症状と文化のループ効果

必要があって、文化精神医学の論文を読む。文献は、Kirmayer, Laurence and Norman Sartorius, “Cultural Models and Somatic Syndromes”, Psychosomatic Medicine, 69(2007), 832-840; Kirmayer, Laurence, “Culture and the Metaphoric Mediation of Pain”, Transcultural Psychiatry, 45(2008), 318-338.

著者は文化精神医学の大御所の一人とのこと。さすが偉い学者だけあって、言うことが明快で、私自身がこれまで漠然とした形でなんとなく使っていた概念を、そうか、こう表現すれば明快になるのかと感心する仕方で整理してくれた。 こういう論文はすごく勉強になる。

特に便利だと思ったのが、「ループ効果」という概念・用語である。ある社会で形成された病気に関する説明モデルや、典型的な病気のイメージが、患者による病気の経験や症状に反映されるメカニズムである。もとはといえば病気を記述し説明するために造られたモデルが、その病気そのものの現われに影響を与えるから「ループ効果」と命名したのだろう。これは、たとえばヒステリーだとか神経衰弱だとか拒食症だとか、本来ならば感染しないはずの「病気」が、あたかも流行するかのように振舞うという事実を名づけるときに便利である。

課題 1: 抜粋した文章によると、「ループ効果」とはどのようなメカニズムですか。
課題 2: 抜粋した文章の「必要があって、文化精神医学の論文を読む。文献は、Kirmayer, Laurence and」から「いう論文はすごく勉強になる。」までをすべて書き写してください。
課題 3:
次の(a)〜(c)が抜粋した文章の内容と合っているか、それぞれ「はい」か「いいえ」で答え、判断の根拠となる文章中の語句をそのまま引用してください。
(a) 2007年の論文は Psychosomatic Medicine に掲載された。
(b) 筆者はこれらの論文を趣味で読んだ。
(c) 本来なら感染しないはずの「病気」の例として拒食症が挙げられている。

抽出情報:
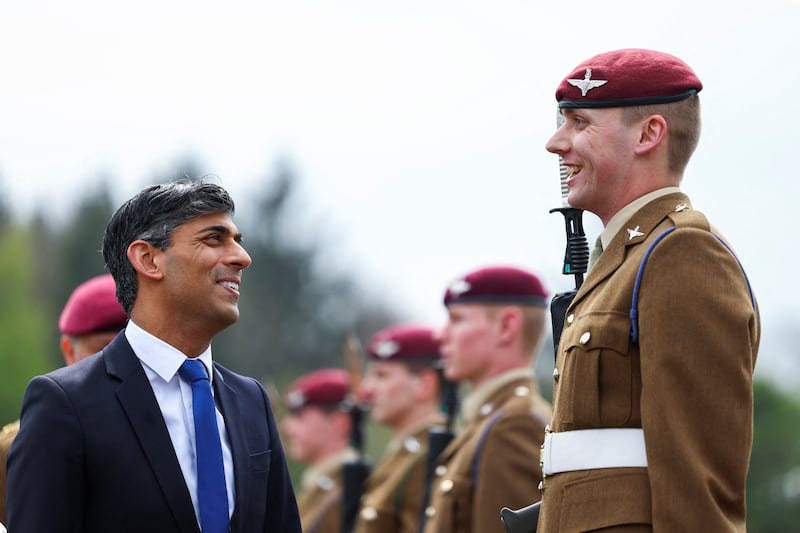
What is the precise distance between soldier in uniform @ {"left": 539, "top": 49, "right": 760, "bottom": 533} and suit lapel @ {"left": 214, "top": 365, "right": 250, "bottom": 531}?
954 mm

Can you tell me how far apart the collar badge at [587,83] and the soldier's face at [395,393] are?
238 inches

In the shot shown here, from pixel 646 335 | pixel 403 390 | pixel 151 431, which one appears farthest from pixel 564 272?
pixel 403 390

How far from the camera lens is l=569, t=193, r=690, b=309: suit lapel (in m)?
4.23

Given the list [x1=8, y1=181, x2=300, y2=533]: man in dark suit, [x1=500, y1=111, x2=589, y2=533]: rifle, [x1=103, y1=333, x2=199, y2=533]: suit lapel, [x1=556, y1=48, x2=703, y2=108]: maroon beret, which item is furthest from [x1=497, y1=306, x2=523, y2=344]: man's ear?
[x1=103, y1=333, x2=199, y2=533]: suit lapel

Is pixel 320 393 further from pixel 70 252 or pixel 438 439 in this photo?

解答 1: ある社会で形成された病気に関する説明モデルや典型的な病気のイメージが、患者による病気の経験や症状に反映されるメカニズムです。

解答 2:
必要があって、文化精神医学の論文を読む。文献は、Kirmayer, Laurence and Norman Sartorius, “Cultural Models and Somatic Syndromes”, Psychosomatic Medicine, 69(2007), 832-840; Kirmayer, Laurence, “Culture and the Metaphoric Mediation of Pain”, Transcultural Psychiatry, 45(2008), 318-338.

著者は文化精神医学の大御所の一人とのこと。さすが偉い学者だけあって、言うことが明快で、私自身がこれまで漠然とした形でなんとなく使っていた概念を、そうか、こう表現すれば明快になるのかと感心する仕方で整理してくれた。 こういう論文はすごく勉強になる。

解答 3:
(a) はい。「“Cultural Models and Somatic Syndromes”, Psychosomatic Medicine, 69(2007)」
(b) いいえ。「必要があって、文化精神医学の論文を読む。」
(c) はい。「ヒステリーだとか神経衰弱だとか拒食症だとか、本来ならば感染しないはずの「病気」」